Normally my thoughts keep churning: “Why did they do that? What should I do? I am right, they are wrong. I am wrong, they are right. Life is hard. Boring. Hopeless. Wonderful. Unfair…”
As this happens, the world feels big, much bigger than me. Populated in the first instance by the hundreds of people I interact with, or feel directly impact my life: family, friends, colleagues, neighbors, atheletes, politicans, celebrities, scientists, artists, philosophers, etc. It is my village, filled with the dozens who live in that village with me, and bigger-than-my-village beings – the famous people – who live in the castle on the distant hill controlling what happens in my and other villages.
Sometimes I realize this is not the truth. It is my perception only, created by my limited awareness. The way parents seem larger than life to a child.
And then I see my struggles in my village are not the ultimate reality either. Beyond the distant mountain where the rich, famous, powerful people live, there is a vast world. In which what happens in my house and in my village, and even in the famous people’s houses, is but a passing occurrence, a drop in a much bigger ocean.
I have an admin job and live my middle, lower- middle class life. What I do affects a dozen close family and friends at most. If I don’t show up at work, I will be replaced in a week. The city, state, country, politics, entertainment, industries, science and arts move on unaware of, and irrespective of, me.
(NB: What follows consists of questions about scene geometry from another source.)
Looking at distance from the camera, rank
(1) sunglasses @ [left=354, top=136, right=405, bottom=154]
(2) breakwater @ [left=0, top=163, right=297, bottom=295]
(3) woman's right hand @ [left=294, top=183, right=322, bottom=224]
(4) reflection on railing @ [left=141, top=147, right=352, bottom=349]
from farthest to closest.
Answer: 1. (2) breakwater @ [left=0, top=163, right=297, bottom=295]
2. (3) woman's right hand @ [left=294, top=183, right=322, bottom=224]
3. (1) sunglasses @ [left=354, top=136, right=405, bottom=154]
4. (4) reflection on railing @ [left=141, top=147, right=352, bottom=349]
Donald Trump, Hilary Clinton, Bill Gates, Brad Pitt, Einstein, Picasso – they are in the pantheon of culture, seemingly controlling things I only see from a distance. My doctor makes 5 or 10 times what I make, and Brad Pitt makes 10 or 100 times what my doctor makes. And Bill Gates makes 100 times what Brad Pitt makes. This is the hierarchy of human life.
But beyond Earth, beyond human life, me and Brad Pitt and Bill Gates and Donald Trump are not that different. We are all specks. What difference there is between me and Bill Gates is infinitesimally small – to the point of no difference – from the perspective of space.
This is a truth. At root, I am a speck in the universe. So are my family and neighbors. So are the most rich or most intelligent or most powerful people on Earth. This truth is the great equalizer.
We all know this truth. It is not a surpise to anyone. Yet: we live as if it wasn’t the case, as if the hierarchies in human life, the relative advantages and disadvantages between humans, are the reality of life.
Wisdom is to live in continual awareness of this simple truth. To not be caught in the as if reality of social hierarchies intrinsic to the human perspective.
Hence a farmer in a village can be as wise as, or wiser than, a philosophy professor in a big city. Wisdom is not a matter of knowledge that some can acquire and some don’t. It is not itself another hierarchy in human life. It is instead to see the minuteness of human life and to live with that awareness constantly.
The wise person doesn’t acquire the God’s eye perspective. Nor does he stay mired within the ordinary human perspective. He hovers in between, continually aware of the vast gulf between the human and the God’s eye perspective.
Freed thus from the grip of human hierarchies, he acts without being caught in the mental cacophony of blame, doubt, guilt, possessiveness. He acts more in light of the deeper reality, without the as if fantasy. Like an adult in a land of children.
To an infant, the mother is the center of the world. To a child, his home is the center. To a teenager, his budding social circle beyond the home is the center. To an adult, human life is the center, which defines his role and aim in life. To the wise person, the universe is the center, with an awareness of one’s own, and humanity’s, cosmic insignificance.